In drug discovery, the focus has shifted recently towards the development of compounds targeting the so-called ‘cancer stem cell’ populations within tumors. Non-specific, “Standard of Care” chemotherapeutics target rapidly dividing cancer cells in order to reduce the tumor bulk; the effects of which are usually to drive tumor regression in the short-term, albeit with greater toxicity (side-effects) and a high chance of patient relapse. It is now widely understood that, in order to permanently ablate tumor growth, the initiating cancer stem cell population must be removed or inhibited. In the patient, this could manifest as a relatively small impact on overall tumor size initially, but a longer-term more effective treatment caused not by cell killing, but by a more subtle change in the behavior (phenotype) of the cells within the tumor (Fig 1A). The search for such targeted compounds has led to demand for a screening platform that better predicts compound efficacy; while historical drug discovery has relied heavily on the predictive power of 2D cancer cell lines, their lack of cellular heterogeneity and relevant phenotypic behavior leaves them largely unsuited for the study of CSC (cancer stem cell) inhibitors (Fig1B.i).
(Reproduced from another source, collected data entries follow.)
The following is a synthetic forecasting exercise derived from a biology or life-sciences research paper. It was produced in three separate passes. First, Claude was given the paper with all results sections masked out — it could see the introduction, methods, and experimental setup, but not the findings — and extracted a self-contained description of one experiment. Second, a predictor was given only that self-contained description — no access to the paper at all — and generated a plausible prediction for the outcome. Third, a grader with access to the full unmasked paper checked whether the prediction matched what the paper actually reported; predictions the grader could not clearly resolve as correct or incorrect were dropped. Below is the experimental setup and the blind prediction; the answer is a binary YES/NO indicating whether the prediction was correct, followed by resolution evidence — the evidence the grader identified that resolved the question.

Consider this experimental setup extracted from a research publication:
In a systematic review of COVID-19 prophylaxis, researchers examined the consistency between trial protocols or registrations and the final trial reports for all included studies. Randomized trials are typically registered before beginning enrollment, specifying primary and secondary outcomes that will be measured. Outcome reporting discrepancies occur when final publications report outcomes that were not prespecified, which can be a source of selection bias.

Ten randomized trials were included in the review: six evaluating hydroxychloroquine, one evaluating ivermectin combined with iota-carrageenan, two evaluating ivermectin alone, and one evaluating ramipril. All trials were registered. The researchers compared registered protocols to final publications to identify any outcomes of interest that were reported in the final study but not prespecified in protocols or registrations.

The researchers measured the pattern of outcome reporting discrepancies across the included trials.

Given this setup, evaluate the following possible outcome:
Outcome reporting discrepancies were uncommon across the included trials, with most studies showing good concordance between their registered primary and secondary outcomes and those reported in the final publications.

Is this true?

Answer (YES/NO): NO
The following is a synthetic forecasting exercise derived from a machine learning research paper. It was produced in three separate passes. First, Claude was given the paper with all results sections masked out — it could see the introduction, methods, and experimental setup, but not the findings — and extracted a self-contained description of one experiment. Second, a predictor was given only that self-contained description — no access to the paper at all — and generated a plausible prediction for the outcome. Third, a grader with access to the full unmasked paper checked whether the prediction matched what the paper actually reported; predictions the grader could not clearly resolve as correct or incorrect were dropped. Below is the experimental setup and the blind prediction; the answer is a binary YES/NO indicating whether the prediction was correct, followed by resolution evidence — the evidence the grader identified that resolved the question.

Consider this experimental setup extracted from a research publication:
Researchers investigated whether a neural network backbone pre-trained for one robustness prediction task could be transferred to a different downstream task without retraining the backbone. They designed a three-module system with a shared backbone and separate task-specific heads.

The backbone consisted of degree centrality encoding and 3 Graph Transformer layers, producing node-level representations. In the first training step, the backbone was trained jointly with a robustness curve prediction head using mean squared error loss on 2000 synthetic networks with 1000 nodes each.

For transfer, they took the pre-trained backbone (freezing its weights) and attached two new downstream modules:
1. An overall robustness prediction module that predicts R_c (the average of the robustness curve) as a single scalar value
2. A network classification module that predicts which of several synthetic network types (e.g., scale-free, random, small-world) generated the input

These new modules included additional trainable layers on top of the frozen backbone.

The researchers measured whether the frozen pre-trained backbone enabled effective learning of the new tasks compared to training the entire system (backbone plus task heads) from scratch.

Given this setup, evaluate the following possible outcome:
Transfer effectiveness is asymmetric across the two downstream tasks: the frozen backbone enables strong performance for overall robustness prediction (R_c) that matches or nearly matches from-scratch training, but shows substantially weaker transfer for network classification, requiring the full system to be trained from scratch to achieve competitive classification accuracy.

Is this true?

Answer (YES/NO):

Patient-derived tumor organoids – structures retaining intra-tumoral complexity and crucially, stem cell function – are now gaining increasing merit as predictive in vitro models in the drug discovery field, with the potential to reduce compound attrition rates and development costs, ultimately increasing the number of successful compounds available for use in the clinic.

Proof-of-concept study for the use of 3D organoids to detect response to a stem cell-targeted therapy

A new study exploring the application of patient-derived organoids in the study of novel inhibitors of stem cell activity has recently been published in the journal PLoS One (Badder et al., 2020). In brief, the study describes the derivation of a novel set of patient-derived colorectal cancer organoids* and the investigation of their response to Wnt pathway modulation by a number of tankyrase inhibitors (TNKSi). The work relies on a range of analysis techniques, but highlights one quantitative method in particular as having the potential to greatly enhance the high throughput prediction of compound efficacy in pre-clinical testing.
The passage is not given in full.